Bis zu Beginn eine längeren Pause, die zur Einnahme einer Zwischenmahlzeit durch den Angeklagten Pansegrau erfolgen mußte, machte der Zeuge Unikowski dann Ausführungen zum Lager Czechowitz. Nach Wiederbeginn der Verhandlung erläuterte der Zeuge dann aufgrund einer von ihm gefertigten Skizze die Örtlichkeit des Lagers. Weiter sagte der Zeuge unter anderem ans, der Lagerführer des Lagers Czechowitz sei im November oder Dezember 1944 durch einen anderen SS. Mann abgelöst worden. Bei der Schilderung des Evakuierungsmarsches erwähnte der Zeuge auch, daß neben ihm auf dem Marsch ein Neffe erschossen worden sei. Einen Täter nannte er zu diesem Zeitpunkt nicht.
Nachdem der Zeuge zu Beginn der Mittagspause auf dem Flur vor dem Sitzungssaal einen Schwächeanfall erlitten hatte und in das Krankenhaus eingeliefert worden war, wurde die Vernehmung des Zeugen am 18.1.1978 fortgesetzt. Zu Beginn seiner Vernehmung machte der Zeuge von sich aus zunächst Ausführungen zur Heizung des Lagers und erklärte dann weiter, er sei sich jetzt sicher, daß die Person, die er auf den Lichtbildern wieder zu erkennen glaube, etwa im Dezember 1944 den Lagerführer des Lagers Czechowitz abgelöst habe. Er sei sich insoweit fast sicher. Er habe sich im Krankenhaus unter einem gewissen Druck befunden, den er auch schon im Flur des Gerichtsgebäudes empfunden habe. Er habe da eine Person (er deutete dabei auf den Angeklagten Olejak) gesehen und er glaube, daß sich dieser Druck auf seinen Gesundheitszustand ausgewirkt habe. Auf die Frage des Vorsitzenden, ob er den Angeklagten auch von der Größe und Figur wiedererkenne, sagte der Zeuge, die Vergangenheit habe sich mit der Zukunft wieder getroffen. Diese Person sei damals jedoch nicht so voll und korpulent, sondern schlanker gewesen. Auf eine weitere Frage des Vorsitzenden, ob der neue Lagerführer auch bei dem Evakuierungsmarsch dabei gewesen sei, erklärte der Zeuge Unikowski, er glaube, daß er dabei gewesen sei, er sei sich fast sicher. Denn er glaube, daß dieser Mann derjenige gewesen sei, der auf seinen Neffen geschossen habe.

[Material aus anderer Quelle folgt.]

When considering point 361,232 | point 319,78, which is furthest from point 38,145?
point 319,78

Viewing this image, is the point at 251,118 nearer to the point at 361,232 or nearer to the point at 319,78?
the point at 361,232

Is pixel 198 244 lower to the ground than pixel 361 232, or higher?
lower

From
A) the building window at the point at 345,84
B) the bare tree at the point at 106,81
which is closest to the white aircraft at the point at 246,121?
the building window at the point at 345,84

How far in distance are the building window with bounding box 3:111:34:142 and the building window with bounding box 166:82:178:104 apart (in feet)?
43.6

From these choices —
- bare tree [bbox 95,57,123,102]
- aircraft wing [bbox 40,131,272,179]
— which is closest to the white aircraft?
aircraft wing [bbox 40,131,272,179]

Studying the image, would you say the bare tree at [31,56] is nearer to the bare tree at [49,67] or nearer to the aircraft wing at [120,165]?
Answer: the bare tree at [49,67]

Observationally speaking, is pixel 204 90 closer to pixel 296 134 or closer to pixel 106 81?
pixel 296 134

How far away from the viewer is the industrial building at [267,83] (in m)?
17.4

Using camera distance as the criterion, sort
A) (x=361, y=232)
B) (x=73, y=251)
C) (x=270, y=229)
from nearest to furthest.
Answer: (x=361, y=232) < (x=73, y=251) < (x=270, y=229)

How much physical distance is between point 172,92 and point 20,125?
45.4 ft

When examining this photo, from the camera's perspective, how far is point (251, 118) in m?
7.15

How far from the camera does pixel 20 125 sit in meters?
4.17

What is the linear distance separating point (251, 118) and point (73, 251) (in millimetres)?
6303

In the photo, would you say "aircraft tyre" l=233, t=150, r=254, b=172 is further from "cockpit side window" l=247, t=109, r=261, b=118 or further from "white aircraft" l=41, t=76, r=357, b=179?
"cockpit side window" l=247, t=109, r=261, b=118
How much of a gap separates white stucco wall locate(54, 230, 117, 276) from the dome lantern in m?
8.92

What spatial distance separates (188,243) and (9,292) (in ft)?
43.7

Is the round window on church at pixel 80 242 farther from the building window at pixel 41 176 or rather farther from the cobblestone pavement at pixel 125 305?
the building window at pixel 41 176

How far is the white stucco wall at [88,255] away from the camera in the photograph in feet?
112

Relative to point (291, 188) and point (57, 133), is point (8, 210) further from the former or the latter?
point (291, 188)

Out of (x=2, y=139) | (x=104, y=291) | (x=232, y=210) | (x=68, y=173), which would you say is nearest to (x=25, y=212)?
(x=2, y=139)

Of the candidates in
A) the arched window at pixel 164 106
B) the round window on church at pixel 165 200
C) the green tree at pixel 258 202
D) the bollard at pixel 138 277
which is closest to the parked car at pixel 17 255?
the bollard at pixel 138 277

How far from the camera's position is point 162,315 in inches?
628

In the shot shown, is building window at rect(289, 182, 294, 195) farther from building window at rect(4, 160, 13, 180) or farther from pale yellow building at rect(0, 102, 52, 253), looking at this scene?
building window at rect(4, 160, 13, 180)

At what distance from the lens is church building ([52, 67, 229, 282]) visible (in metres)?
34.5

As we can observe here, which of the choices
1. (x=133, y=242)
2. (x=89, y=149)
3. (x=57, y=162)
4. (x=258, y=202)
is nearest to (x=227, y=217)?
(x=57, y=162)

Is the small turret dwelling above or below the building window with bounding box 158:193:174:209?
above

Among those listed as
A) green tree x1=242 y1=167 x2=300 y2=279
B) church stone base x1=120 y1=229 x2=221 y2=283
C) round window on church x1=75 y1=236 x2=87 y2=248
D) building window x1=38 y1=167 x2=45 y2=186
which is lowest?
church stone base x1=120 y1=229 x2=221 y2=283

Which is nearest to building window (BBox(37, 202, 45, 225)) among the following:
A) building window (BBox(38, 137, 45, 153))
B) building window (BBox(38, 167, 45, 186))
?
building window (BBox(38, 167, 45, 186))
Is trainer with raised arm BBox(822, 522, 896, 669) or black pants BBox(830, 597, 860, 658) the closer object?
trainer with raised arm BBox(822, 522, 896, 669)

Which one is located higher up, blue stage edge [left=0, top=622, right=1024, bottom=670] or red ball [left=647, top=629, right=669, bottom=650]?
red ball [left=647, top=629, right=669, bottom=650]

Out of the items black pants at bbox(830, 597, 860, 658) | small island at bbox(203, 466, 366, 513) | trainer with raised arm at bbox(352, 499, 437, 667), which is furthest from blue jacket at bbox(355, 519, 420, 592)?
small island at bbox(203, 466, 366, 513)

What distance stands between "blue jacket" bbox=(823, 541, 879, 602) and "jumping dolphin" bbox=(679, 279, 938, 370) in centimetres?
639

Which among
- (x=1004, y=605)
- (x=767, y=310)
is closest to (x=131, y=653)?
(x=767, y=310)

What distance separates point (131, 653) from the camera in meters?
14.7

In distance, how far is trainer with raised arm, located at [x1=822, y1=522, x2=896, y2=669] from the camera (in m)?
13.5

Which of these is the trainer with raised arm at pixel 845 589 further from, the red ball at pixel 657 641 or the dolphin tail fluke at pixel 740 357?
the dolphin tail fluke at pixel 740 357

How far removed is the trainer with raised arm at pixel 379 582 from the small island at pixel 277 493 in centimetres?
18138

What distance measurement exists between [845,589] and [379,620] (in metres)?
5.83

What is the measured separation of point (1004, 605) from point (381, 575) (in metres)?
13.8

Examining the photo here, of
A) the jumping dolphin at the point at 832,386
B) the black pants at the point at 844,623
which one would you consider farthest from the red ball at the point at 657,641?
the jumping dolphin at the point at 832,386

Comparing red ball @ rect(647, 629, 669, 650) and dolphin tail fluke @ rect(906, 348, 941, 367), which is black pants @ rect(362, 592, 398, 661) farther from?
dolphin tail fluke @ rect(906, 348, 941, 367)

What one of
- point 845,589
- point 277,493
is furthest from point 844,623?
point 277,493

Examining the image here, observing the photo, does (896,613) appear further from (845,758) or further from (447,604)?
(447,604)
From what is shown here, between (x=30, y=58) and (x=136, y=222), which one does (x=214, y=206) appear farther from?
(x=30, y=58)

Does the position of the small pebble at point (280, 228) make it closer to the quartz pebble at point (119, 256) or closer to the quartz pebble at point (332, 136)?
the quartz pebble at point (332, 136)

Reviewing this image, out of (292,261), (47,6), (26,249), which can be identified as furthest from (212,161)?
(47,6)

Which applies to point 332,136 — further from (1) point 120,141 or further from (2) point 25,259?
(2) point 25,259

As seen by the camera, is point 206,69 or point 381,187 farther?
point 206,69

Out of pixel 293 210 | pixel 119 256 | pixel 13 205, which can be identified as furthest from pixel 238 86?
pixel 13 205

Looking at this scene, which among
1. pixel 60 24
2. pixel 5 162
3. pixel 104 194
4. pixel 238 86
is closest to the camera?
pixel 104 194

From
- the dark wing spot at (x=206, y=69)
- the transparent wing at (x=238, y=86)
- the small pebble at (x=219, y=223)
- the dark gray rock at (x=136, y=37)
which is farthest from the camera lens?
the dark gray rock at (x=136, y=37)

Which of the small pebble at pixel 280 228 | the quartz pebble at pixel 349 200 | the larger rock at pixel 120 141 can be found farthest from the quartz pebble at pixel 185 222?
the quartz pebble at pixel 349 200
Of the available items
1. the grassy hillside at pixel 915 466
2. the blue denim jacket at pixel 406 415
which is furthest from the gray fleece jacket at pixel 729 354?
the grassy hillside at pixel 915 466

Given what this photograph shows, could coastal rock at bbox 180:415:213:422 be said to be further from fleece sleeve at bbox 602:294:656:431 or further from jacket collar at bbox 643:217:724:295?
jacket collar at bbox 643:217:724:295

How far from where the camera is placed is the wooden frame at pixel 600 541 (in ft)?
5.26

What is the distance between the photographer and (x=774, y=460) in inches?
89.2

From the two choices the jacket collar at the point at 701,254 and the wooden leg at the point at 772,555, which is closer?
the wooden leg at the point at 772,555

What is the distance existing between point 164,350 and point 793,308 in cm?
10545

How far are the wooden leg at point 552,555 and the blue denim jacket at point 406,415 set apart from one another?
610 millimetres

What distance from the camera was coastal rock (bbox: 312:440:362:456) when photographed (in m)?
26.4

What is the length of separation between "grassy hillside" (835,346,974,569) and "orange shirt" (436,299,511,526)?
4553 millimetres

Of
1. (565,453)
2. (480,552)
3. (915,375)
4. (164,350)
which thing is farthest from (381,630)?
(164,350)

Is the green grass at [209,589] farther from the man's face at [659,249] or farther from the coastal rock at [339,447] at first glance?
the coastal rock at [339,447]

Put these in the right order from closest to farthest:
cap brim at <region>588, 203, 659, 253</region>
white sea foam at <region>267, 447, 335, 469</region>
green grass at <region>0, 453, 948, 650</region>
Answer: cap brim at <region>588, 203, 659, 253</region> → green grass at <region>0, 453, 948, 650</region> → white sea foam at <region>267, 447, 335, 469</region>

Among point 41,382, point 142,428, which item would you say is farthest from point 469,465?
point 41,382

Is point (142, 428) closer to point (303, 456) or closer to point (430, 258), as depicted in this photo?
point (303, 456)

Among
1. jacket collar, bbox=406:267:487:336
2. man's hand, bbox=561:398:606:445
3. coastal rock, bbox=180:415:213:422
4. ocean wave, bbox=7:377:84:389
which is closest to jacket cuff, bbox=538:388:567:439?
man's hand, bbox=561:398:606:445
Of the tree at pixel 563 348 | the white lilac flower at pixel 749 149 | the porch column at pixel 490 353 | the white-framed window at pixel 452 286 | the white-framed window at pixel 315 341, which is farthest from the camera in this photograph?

7. Zu diesen Aussagen der Zeugen Goldberg und Unikowski in der Hauptverhandlung ist folgendes zu bemerken:
Der Zeuge Adam Edelsberg, ein israelischer Polizeibeamter, der im Rahmen des Ermittlungsverfahrens tätig gewesen und der im Juli 1978 mehrere Tags in der Hauptverhandlung vernommen wurde , erklärte am 4.8. 1978 im Rahmen einer Vernehmung durch die Staatsanwaltschaft Würzburg, der Zeuge Unikowski habe ihn nach der Rückkehr von der Vernehmung in Aschaffenburg eröffnet, er, Unikowski, habe in der Hauptverhandlung bewußt wahrheitswidrig geäußert, in einem der Angeklagten den früheren Lagerführer des Lagers Czechowitz wiedererkannt zu haben.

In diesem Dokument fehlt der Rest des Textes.